Post‑partum Haemorrhage
Women having OD often already have many risk factors for PPH including multiple pregnancy, obesity, advanced maternal age and increased chance of requiring an operative delivery.
A small retrospective study comparing PPH > 500 ml in OD pregnancies with autologous IVF pregnancies found that the OD group had a statistically significant increase in rates of PPH (just over two times more likely). They also found that PPH was increased in the OD group compared to the autologous IVF group for nulliparous women, those with BMI > 25, aged between 41 and 45 year old, white ethnicity and surprisingly singleton pregnancies. Some of these subgroup results may be explained by the small sample size used. BMI and age are known to already increase risk of PPH; however, it is fair to say that OD would only increase this risk further [8].

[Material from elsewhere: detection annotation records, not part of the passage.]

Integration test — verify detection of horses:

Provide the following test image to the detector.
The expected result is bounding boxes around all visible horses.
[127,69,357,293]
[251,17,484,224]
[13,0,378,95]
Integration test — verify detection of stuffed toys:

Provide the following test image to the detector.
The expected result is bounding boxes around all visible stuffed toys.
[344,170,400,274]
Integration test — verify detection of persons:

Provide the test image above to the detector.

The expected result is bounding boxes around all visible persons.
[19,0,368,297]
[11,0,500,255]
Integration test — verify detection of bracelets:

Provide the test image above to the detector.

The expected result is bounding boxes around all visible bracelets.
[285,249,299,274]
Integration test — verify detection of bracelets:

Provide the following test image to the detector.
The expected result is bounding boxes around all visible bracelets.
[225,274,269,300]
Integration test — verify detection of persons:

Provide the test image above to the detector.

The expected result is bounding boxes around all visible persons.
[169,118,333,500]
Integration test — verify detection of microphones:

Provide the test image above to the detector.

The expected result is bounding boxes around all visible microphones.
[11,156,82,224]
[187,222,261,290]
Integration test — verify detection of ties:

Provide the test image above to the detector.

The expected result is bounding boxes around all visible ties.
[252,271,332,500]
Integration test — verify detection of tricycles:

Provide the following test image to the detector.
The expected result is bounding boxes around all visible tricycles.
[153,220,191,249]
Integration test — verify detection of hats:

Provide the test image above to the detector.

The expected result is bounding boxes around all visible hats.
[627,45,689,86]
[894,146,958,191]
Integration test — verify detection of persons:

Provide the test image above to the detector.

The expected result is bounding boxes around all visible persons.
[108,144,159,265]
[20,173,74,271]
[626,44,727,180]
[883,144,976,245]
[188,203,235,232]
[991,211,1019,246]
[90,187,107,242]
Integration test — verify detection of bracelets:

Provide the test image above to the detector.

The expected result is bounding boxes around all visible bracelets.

Other studies confirm this increased risk in PPH (3.5 times increased risk, with an incidence of 4.2–17.3%) even after adjusting for possible confounding factors such as maternal age, parity, PET, type of pregnancy, mode of labour onset, mode of delivery and birthweight [2, 4, 6]. Studies also showed a statistically significant increased risk of blood transfusion and hysterectomies.
The evidence suggests that OD is an independent risk factor for PPH, and it should be treated as such. Women should have their haemoglobin optimised antenatally, have active third-stage management and deliver in a unit where there is access to blood transfusion, cell salvage and senior multidisciplinary team input.
Conflicts of interest The authors declare that they have no conflict of interest.